Doctor Strange by Guillermo Del Toro
Geek auteur Guillermo Del Toro is no stranger to comic book adaptations, having successfully brought Hellboy to the big screen twice. Del Toro has long been my personal favorite to bring Marvel’s Sorcerer Supreme, Doctor Stephen Strange, to the big-screen, but now that the property is currently in the very capable hands of Sinister director Scott Derrickson, I would still love to see Del Toro’s signature style of horror-tinged fantasy applied to a Doctor Strange storyline in comic book form. Perhaps the story could involve the good Doctor battling a number of creatures that bear a strong resemblance to those found in his 2006 masterpiece Pan’s Labyrinth, though I’m also confident that Del Toro could think up some truly original new horrors for Strange to face in addition to some possible familiar foes like Dormammu and Baron Mordo.
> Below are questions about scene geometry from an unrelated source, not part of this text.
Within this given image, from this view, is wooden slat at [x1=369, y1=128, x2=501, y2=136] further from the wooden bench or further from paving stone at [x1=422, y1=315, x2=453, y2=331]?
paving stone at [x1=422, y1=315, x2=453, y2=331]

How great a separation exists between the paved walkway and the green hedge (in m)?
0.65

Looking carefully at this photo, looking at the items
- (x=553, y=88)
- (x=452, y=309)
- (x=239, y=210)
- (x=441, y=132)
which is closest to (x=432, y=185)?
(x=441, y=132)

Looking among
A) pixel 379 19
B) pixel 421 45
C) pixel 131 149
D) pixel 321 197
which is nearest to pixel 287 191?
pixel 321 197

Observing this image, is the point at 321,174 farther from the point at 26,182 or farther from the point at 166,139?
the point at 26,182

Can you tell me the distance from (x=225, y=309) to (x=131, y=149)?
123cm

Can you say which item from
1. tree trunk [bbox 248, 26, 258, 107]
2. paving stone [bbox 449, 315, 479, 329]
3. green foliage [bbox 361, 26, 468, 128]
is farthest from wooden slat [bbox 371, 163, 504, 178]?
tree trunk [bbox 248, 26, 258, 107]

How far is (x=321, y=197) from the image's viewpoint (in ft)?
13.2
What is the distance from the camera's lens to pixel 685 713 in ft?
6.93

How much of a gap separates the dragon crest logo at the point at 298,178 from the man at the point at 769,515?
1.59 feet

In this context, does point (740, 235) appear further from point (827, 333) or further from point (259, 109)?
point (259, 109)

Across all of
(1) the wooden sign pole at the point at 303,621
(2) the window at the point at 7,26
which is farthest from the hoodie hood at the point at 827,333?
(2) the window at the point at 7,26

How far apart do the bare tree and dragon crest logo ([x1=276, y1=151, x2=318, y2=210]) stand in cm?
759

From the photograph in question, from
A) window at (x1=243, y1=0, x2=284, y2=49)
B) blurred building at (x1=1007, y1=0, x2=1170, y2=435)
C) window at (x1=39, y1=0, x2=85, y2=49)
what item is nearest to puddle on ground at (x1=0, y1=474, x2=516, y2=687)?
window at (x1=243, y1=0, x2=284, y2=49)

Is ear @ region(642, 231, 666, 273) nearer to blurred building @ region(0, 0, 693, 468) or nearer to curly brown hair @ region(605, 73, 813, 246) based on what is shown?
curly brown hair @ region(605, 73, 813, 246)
Ghost Rider by Robert Rodriguez
Hollywood has twice tried to bring Marvel’s bike-riding Spirit of Vengeance to the big screen and came up short both times in the eyes of many. One way they could have made a truly badass Ghost Rider film would have been to put it in the hands of a maverick filmmaker like Robert Rodriguez, whose 2005 Sin City was one of the greatest (and grittiest) comic book films of all time. Even with the film rights to the character now back Marvel Studios, we’re not likely to see a new Ghost Rider film anytime soon, much less one directed by a well-known independent auteur like Rodriguez, but a comic book written by him could potentially draw on many of his strengths as a filmmaker, especially the blending of over-the-top action with horror elements as seen in From Dusk Till Dawn and Planet Terror. If paired with the right artist, a Rodriguez-penned Ghost Rider comic could be a real treat for the eyes and could inject new life into a character who has been spinning his wheels (no pun intended) for the past five years.
Devil Dinosaur and Moon Boy by Gareth Edwards
And now for something completely different. Giant reptilian monsters are all the rage now in Hollywood due to British director Gareth Edwards’ immensely successful reboot of the Godzilla franchise, and as we’ve all seen in the past, comic companies like to jump on what’s popular in other media and make books about them. One reptilian monster currently owned by Marvel Comics is a cult-favorite resident of the Savage Land named Devil Dinosaur, who along with his cave-buddy Moon Boy, pops up in the Marvel Universe from time to time. A Devil Dinsaur and Moon Boy comic penned by Gareth Edwards would play to his strengths as a filmmaker in terms of staging awesome monster fights while not focusing as much on his weakness regarding how human characters are portrayed. Perhaps a pairing with a more experienced comic writer can help him with this particular shortcoming, but as long as he crafts enough creature-on-creature violence as well as he did with Godzilla, readers will likely feel like they got their money’s worth.